🧣 Mood: Wearing many layers inside to avoid turning on the heat.

🎵 Soundtrack: Ghibli, Anime & Chill

📚 Reading Github Issues

Nothing exciting. I think the number of issues has been cooling down because code freeze is coming soon.

🩺 Making My “Fix All” Code Action

For the past days I have been playing around with making my own silly diagnostic and code action. I’ve been doing this to gain familiarity with the gopls codebase and eventually fix this issue, which is about adding a “fix all” option when you highlight a section of code in your editor that has multiple diagnostics.

So far my route has been:

  • Build gopls locally and use my local copy when using VSCode.
  • Build my own diagnostic that suggests a change from “amelia” -> “ameowlia”.
  • Build a “mega” code action that shows up when you highlight code with multiple problematic “amelia”s and suggests fixing them all at once. ✨ I finally got this working today with a version that does NOT crash or cause the blue box of death or fix things incorrectly or fix things multiple times.
  • Improve on the previous step by building a generic “mega” code action that will group all similar diagnostics and allow you to fix them together. ✨ I also got this working today!!!!

🎉 So I finally figured out how to make my “mega” code action and where to put it….. but the code is hacky and def not prod ready. The next step is to write some tests and refactor!

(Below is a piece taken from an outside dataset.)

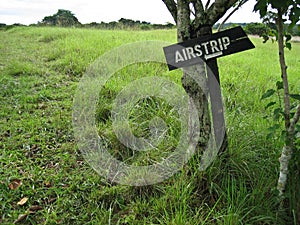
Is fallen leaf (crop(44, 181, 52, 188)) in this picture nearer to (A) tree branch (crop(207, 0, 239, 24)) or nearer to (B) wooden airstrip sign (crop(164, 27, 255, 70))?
(B) wooden airstrip sign (crop(164, 27, 255, 70))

I took a look at the tests that are there and they are kinda inscrutable and rely heavily on testdata files and specifically golden files, which I have never heard of before. I guess it is time to learn.

👑 Golden Files

🎥 I watched GopherCon 2017: Mitchell Hashimoto - Advanced Testing with Go. I found this video because it has a section on Golden Files, but it was also a good talk about testing in general.

I learned:

  • Golden files are a way to compare complex test output to a file that has the expected result.
  • You could read in the golden file and then do a bytes equal or you could do something more sophisticated.
  • go test sets pwd as the package directory. Which is why testdata is always stored relative to the package being tested, regardless of where the test is actually located.
  • Test helpers should never return an error. They should just fail the test so you don’t have to be making your test more confusing with lots of error checking.
  • You can add t.Helper() to the top of your test helpers. This will give you better stack output if your test fails in the helper. It will help you determine which test was running that failed.